When you save results of a GenBank search, you can choose the format in which to save them. Earlier, you saw what the GenBank sequence record looks like. Many of the computer programs we discuss in the following chapters can read GenBank format sequence files, but some can't. A particularly foolproof format in which to save your sequence files if you're going to process them with other software is the FASTA format. FASTA files have a simple format, a single comment line that begins with a > character, followed by single-character DNA sequence on as many lines as needed to hold the sequence, with no breaks. Of course, some information associated with the gene is lost when you save the data in FASTA format, but if the program you want to use can't read that extra data, it won't be useful to you anyway.

Here's a sample of data in FASTA format:

> gene identifier and comments here
MATVQEIRNAQRADGPATVLAIGTATPAHSVNQADYPDYYFRITKSEHMTELKEKFKRMCDKSMIKKRYM 
YLTEEILKENPNMCAYMAPSLDARQDIVVVEVPKLGKEAATKAIKEWGQPKSKITHLIFCTTSGVDMPGA 
DYQLTKLIGLRPSVKRFMMYQQGCFAGGTVLRLAKDLAENNKGARVLVVCSEITAVTFRGPADTHLDSLV 
GQALFGDGAAAVIVGADPDTSVERPLYQLVSTSQTILPDSDGAIDGHLREVGLTFHLLKDVPGLISKNIE 
KSLSEAFAPLGISDWNSIFWIAHPGGPAILDQVESKLGLKGEKLKATRQVLSEYGNMSSACVLFILDEMR 
KKSVEEAKATTGEGLDWGVLFGFGPGLTVETVVLHSVPIKA

To save your files in FASTA format, simply use the pulldown menu at the top of the results page. When you first see it, it will say "Summary," but you can change it to FASTA, ASN.1, and other formats. Once you've chosen your format, you can click the Save button to save all your sequences into one big FASTA-format file. Figure 6-5 shows you how to change the file formats when doing a GenBank search.

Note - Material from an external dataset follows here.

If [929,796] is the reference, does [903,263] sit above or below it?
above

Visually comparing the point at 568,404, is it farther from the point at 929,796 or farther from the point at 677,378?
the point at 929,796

Changing the file format to write out your GenBank search results

Figure 6-5. Changing the file format to write out your GenBank search results

Saving large result sets

So far, our discussion of information retrieval from databases has assumed that you need access to only a few sequences at a time. However, modern bioinformatics studies increasingly deal with large amounts of sequence data. For example, genefinding programs (covered in Chapter 7) are trained and tested on hundreds or thousands of DNA sequences; comprehensive studies of protein families can involve analysis of up to thousands of protein sequences as well. While it's possible to select thousands of checkboxes on a web page by hand, it would be better to use an automated tool that can return a large number of sequences based on criteria you specify.

NCBI provides just such a tool in the form of Batch Entrez (http://www.ncbi.nlm.nih.gov/Entrez/batch.html ). Batch Entrez is one of the tools accessible from the Entrez web site. It's accessed using a web form that allows the user to select sequences by source organism, by an Entrez query (using the query structure described in the section on PubMed), or by a list of accession numbers (provided by the user in the form of a text file). The results of a Batch Entrez search are then packaged in a file that is downloaded to the user's computer, where the complete result set can be edited manually or (even better) using a script.

At this time, not all the biological databases are so kind about providing such services, but all the public databases have FTP sites that allow you to download the entire database in one form or another. That can take up a lot of space on your hard disk, but disk space is cheaper these days than the time it would take you to handle a large set of results on an interactive web site. If you've got a local copy of the big databases that interest you, you can write (or perhaps even download) a script that processes the database, looking for your keyword of choice, and writes out the information you want to a file.

PDB

Unlike NCBI, the Protein Data Bank (http://www.rcsb.org/pdb/) is responsible for only one type of molecular data: molecular structures of molecules and, to a growing extent, the underlying raw data sets from which the molecular structures were modeled.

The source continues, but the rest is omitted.